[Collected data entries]
# # # # #

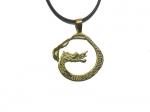 Амулет с изображением золотого дракона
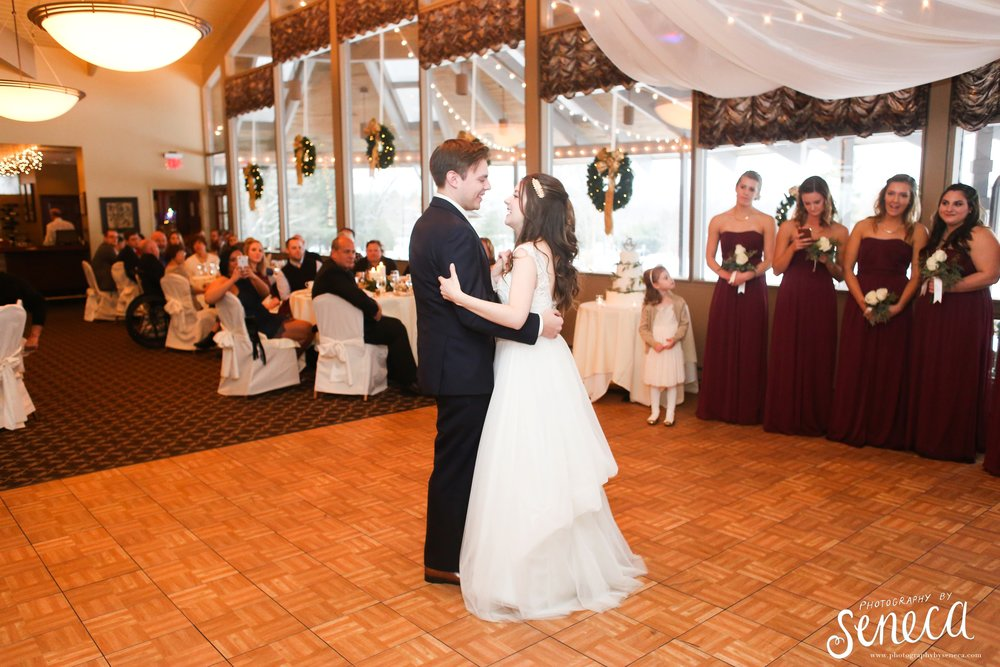 photographybyseneca_PAweddingphotographer_1144.jpg
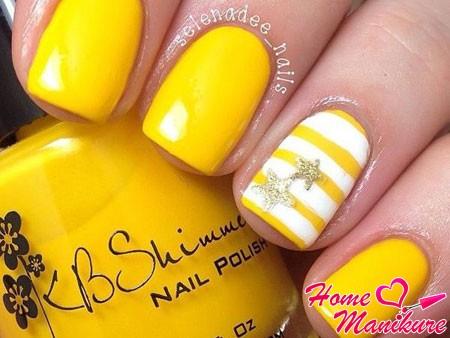 ярко-желтый дизайн с белыми полосками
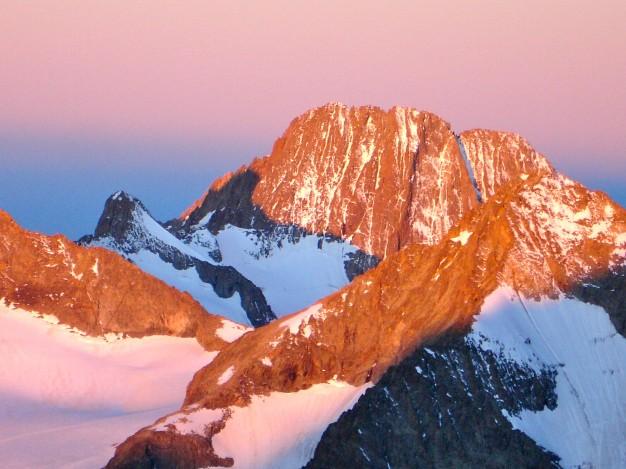 Les Bans (3669 m) dans le massif des Ecrins, vus depuis la montée au Pelvoux. Au premier plan, le Col du Sélé avec la Pointe des Bœufs Rouges à gauche et le Pointe du Sélé à droite. Alpinisme dans le massif des Ecrins avec les guides de Serre Chevalier.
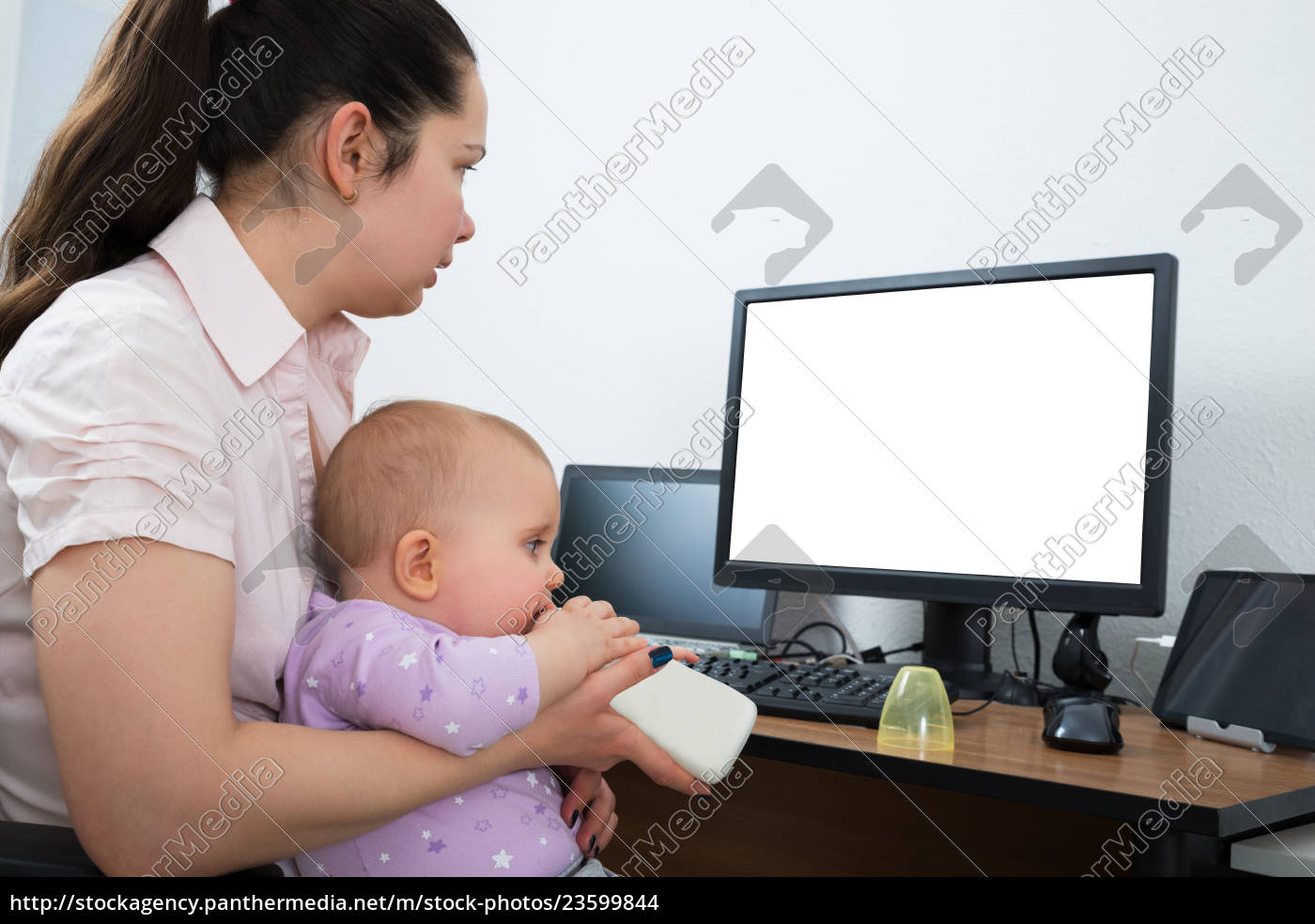 woman, with, her, baby, using, computer - 23599844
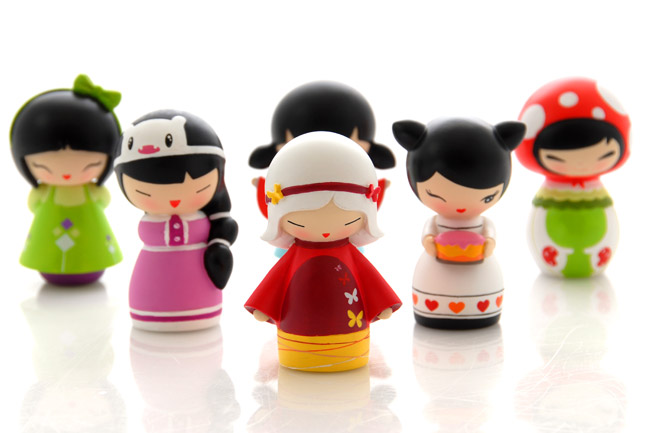 momiji-heroes-dolls-group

# # # # #

- _Assignment_: Exactly the lines from the one that contains "Les Bans (3669" to the last line of the data, both included, should be set down, and no pictures should appear among them.

- _Expected answer_:
 Les Bans (3669 m) dans le massif des Ecrins, vus depuis la montée au Pelvoux. Au premier plan, le Col du Sélé avec la Pointe des Bœufs Rouges à gauche et le Pointe du Sélé à droite. Alpinisme dans le massif des Ecrins avec les guides de Serre Chevalier.
 woman, with, her, baby, using, computer - 23599844
 momiji-heroes-dolls-group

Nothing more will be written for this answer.